Excerpted records:

- Opening Delimiter -

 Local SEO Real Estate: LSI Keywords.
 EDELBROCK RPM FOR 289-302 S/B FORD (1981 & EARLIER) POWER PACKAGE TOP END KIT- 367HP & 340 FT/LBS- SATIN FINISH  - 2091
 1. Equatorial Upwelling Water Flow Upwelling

- Closing Delimiter -
- Opening Delimiter -

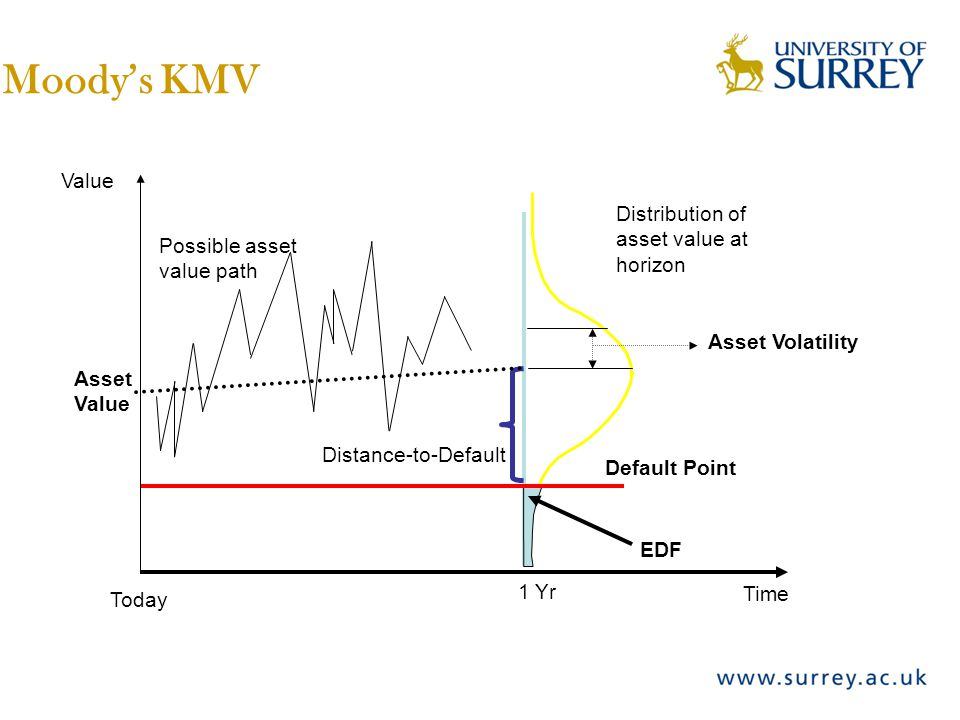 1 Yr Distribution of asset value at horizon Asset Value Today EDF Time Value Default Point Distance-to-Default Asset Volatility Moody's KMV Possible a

- Closing Delimiter -

Problem to solve:
Leave out every line above except those from the line with "Local SEO Real Estate: LSI Keywords." up to and including the line with "1. Equatorial Upwelling Water Flow Upwelling", and copy those exactly.

Answer section:
 Local SEO Real Estate: LSI Keywords.
 EDELBROCK RPM FOR 289-302 S/B FORD (1981 & EARLIER) POWER PACKAGE TOP END KIT- 367HP & 340 FT/LBS- SATIN FINISH  - 2091
 1. Equatorial Upwelling Water Flow Upwelling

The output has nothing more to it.